Preheat oven to 180°C. Cook pasta in large pot in enough salted boiling water until al dente. Once cooked, place pasta in a large bowl and keep aside. Rub the skin of the red and yellow pepper with a little oil and roast at 180°C until skin blisters.

Remove from oven and place in a plastic bag to allow to sweat. Once cooled, peel off the skin of the peppers. Slice peppers into neat strips and keep aside. Cut carrots into julliene and keep aside. Slice mushrooms and keep aside. Cut the baby marrows in half lengthwise and then cut each half at an angle forming halfmoons.

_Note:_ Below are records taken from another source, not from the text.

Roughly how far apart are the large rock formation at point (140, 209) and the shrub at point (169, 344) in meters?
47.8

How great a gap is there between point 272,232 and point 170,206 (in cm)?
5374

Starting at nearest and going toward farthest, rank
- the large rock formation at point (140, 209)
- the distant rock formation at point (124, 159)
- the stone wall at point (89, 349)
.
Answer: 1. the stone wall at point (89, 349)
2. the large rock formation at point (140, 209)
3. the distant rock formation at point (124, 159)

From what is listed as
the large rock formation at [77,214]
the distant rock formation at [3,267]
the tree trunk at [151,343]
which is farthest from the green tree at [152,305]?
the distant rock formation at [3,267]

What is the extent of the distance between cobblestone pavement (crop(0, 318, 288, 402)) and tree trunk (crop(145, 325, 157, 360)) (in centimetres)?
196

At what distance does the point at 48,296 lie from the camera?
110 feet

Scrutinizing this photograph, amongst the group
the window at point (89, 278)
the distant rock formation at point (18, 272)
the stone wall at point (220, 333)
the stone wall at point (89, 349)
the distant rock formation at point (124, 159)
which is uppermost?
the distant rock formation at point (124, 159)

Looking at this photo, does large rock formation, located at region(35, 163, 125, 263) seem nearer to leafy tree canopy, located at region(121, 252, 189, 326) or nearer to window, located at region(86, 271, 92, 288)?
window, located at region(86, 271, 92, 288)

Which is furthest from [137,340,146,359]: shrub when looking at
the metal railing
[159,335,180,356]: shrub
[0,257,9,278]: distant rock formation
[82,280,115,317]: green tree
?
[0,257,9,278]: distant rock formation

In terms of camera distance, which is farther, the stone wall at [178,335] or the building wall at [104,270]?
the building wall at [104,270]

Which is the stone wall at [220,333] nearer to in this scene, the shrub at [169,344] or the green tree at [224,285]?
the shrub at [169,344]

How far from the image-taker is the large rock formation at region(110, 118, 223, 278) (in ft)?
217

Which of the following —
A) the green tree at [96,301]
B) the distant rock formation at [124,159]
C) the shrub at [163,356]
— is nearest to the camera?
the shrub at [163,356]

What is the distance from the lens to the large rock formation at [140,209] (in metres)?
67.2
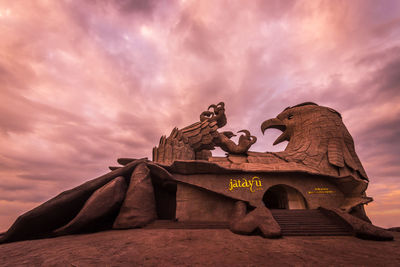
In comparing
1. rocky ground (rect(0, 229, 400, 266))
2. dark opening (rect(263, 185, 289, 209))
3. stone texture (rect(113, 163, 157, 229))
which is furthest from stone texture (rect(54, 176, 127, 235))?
dark opening (rect(263, 185, 289, 209))

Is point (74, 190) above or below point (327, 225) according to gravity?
above

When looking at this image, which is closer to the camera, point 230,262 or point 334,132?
point 230,262

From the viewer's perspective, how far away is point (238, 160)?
39.7ft

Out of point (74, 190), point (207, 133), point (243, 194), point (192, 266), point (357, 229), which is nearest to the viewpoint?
point (192, 266)

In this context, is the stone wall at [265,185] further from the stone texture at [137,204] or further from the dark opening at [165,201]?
the stone texture at [137,204]

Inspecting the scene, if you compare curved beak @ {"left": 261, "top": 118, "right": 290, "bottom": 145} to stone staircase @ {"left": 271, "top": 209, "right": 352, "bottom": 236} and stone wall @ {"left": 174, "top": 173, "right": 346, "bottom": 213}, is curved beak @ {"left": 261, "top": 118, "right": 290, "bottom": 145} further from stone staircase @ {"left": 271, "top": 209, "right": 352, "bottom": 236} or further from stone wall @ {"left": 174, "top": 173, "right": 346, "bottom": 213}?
stone staircase @ {"left": 271, "top": 209, "right": 352, "bottom": 236}

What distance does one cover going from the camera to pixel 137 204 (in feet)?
21.2

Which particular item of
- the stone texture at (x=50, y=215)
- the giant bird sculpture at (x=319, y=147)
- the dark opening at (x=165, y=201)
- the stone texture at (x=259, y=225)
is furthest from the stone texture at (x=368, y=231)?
the stone texture at (x=50, y=215)

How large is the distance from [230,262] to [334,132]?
13099 millimetres

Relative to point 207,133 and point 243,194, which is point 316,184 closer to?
point 243,194

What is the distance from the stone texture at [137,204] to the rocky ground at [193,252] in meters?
1.36

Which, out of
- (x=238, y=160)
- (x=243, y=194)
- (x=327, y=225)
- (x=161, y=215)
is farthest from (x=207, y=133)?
(x=327, y=225)

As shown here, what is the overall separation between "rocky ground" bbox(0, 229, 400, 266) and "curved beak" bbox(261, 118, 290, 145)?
11217mm

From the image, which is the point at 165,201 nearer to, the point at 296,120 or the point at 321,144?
the point at 321,144
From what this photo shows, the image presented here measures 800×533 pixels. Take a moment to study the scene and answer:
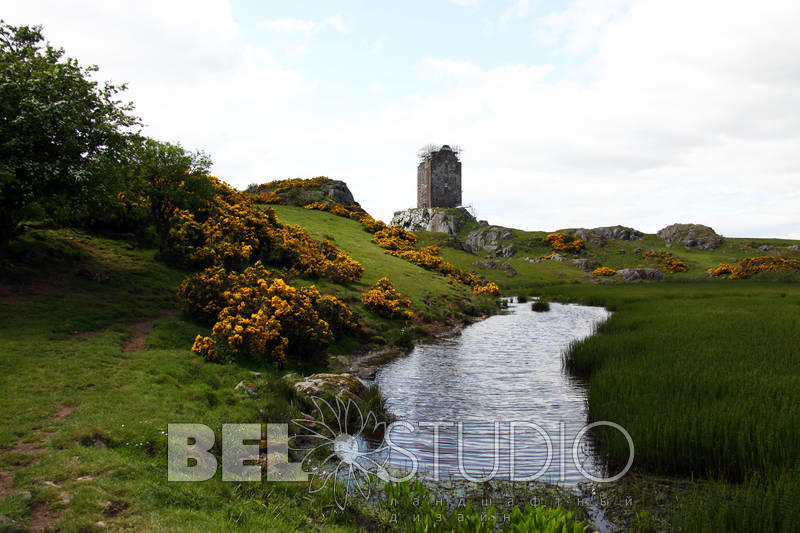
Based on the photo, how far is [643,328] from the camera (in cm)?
2662

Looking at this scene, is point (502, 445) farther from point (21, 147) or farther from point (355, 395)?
point (21, 147)

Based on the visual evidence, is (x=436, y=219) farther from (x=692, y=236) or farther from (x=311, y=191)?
(x=311, y=191)

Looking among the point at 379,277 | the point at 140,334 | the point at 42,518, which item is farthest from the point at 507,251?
the point at 42,518

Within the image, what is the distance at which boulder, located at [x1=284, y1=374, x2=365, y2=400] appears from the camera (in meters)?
15.5

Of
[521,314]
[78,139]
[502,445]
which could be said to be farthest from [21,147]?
[521,314]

Heat a wok or fairly large pan. Add a little oil and stir fry carrots until just soft, but still crispy. Remove from pan and keep aside. Stir fry mushrooms until just browned. Remove and add to carrots. Stir fry marrows until just soft. Remove and add to carrot mixture. Add all vegetables to pasta and toss. Sprinkle with herbs and salt. Leave aside.

NB: Option – as you stir fry the veggies, add a little salt.

Salad dressing

100ml sunflower/olive oil

60ml lemon juice

5ml dried mixed herbs

20ml crushed garlic

2 chillies, finely chopped.

Salt to taste

Mix all the ingredients together and whisk. Check seasoning.

Pour the dressing over the warm veggies and pasta and mix through gently. Add the amount of dressing as desired, just to coat and give flavour. Place in a decorative bowl or serve in individual bowls as a starter. Leftover salad dressing can be refrigerated for later use.